Isaías 53: 3-12 Despreciado y desechado entre los hombres, varón de dolores, experimentado en quebranto; y como que escondimos de él el rostro, fue menospreciado, y no lo estimamos. 4 Ciertamente llevó él nuestras enfermedades, y sufrió nuestros dolores; y nosotros le tuvimos por azotado, por herido de Dios y abatido. 5 Mas él herido fue por nuestras rebeliones, molido por nuestros pecados; el castigo de nuestra paz fue sobre él, y por su llaga fuimos nosotros curados. 6 Todos nosotros nos descarriamos como ovejas, cada cual se apartó por su camino; mas Jehová cargó en él el pecado de todos nosotros. 7 Angustiado él, y afligido, no abrió su boca; como cordero fue llevado al matadero; y como oveja delante de sus trasquiladores, enmudeció, y no abrió su boca. 8 Por cárcel y por juicio fue quitado; y su generación, ¿quién la contará? Porque fue cortado de la tierra de los vivientes, y por la rebelión de mi pueblo fue herido. 9 Y se dispuso con los impíos su sepultura, mas con los ricos fue en su muerte; aunque nunca hizo maldad, ni hubo engaño en su boca. 10 Con todo eso, Jehová quiso quebrantarlo, sujetándole a padecimiento. Cuando haya puesto su vida en expiación por el pecado, verá linaje, vivirá por largos días, y la voluntad de Jehová será en su mano prosperada. 11 Verá el fruto de la aflicción de su alma, y quedará satisfecho; por su conocimiento justificará mi siervo justo a muchos, y llevará las iniquidades de ellos. 12 Por tanto, yo le daré parte con los grandes, y con los fuertes repartirá despojos; por cuanto derramó su vida hasta la muerte, y fue contado con los pecadores, habiendo él llevado el pecado de muchos, y orado por los transgresores. 
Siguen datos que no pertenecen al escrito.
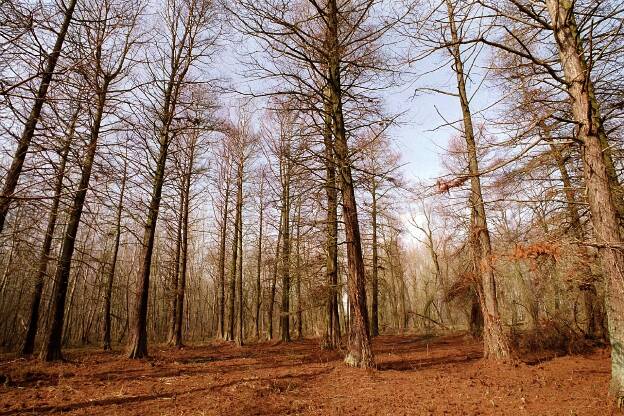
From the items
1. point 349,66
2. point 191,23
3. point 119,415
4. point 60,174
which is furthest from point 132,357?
point 191,23

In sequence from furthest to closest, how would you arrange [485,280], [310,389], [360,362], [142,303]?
[142,303] → [485,280] → [360,362] → [310,389]

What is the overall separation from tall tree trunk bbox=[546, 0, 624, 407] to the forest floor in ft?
2.88

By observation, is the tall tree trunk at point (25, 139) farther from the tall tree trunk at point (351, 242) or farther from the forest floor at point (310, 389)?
the tall tree trunk at point (351, 242)

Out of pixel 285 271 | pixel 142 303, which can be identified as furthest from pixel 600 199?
pixel 285 271

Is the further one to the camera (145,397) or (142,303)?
(142,303)

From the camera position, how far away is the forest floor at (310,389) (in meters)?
4.77

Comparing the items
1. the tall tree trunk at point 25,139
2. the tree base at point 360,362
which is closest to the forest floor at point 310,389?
the tree base at point 360,362

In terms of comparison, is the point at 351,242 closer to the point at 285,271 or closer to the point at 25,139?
the point at 25,139

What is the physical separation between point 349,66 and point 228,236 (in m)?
13.1

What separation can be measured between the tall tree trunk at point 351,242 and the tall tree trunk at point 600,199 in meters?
4.12

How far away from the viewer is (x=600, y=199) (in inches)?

La manifestación sublime del amor de Dios en ese sacrificio total, nos lleva a la experiencia de su presencia rodeandonos de paz, llevándonos a entender lo que vivimos, ver a los que nos rodean con sus ojos y contemplar su cuidado y defensa sobre nosotros, sus puertas abiertas para caminar confiados en Él, con su cuidado y dándonos la seguridad para continuar firmes tomados de su mano poderosa, firme y amorosa, en Él hay plenitud y reposo.

Salmo 16:7 Bendeciré a Jehová que me aconseja; Aun en las noches me enseña mi conciencia. 8 A Jehová he puesto siempre delante de mí; Porque está a mi diestra, no seré conmovido. 9 Se alegró por tanto mi corazón, y se gozó mi alma; Mi carne también reposará confiadamente; 10 Porque no dejarás mi alma en el Seol, Ni permitirás que tu santo vea corrupción. 11 Me mostrarás la senda de la vida; En tu presencia hay plenitud de gozo; Delicias a tu diestra para siempre.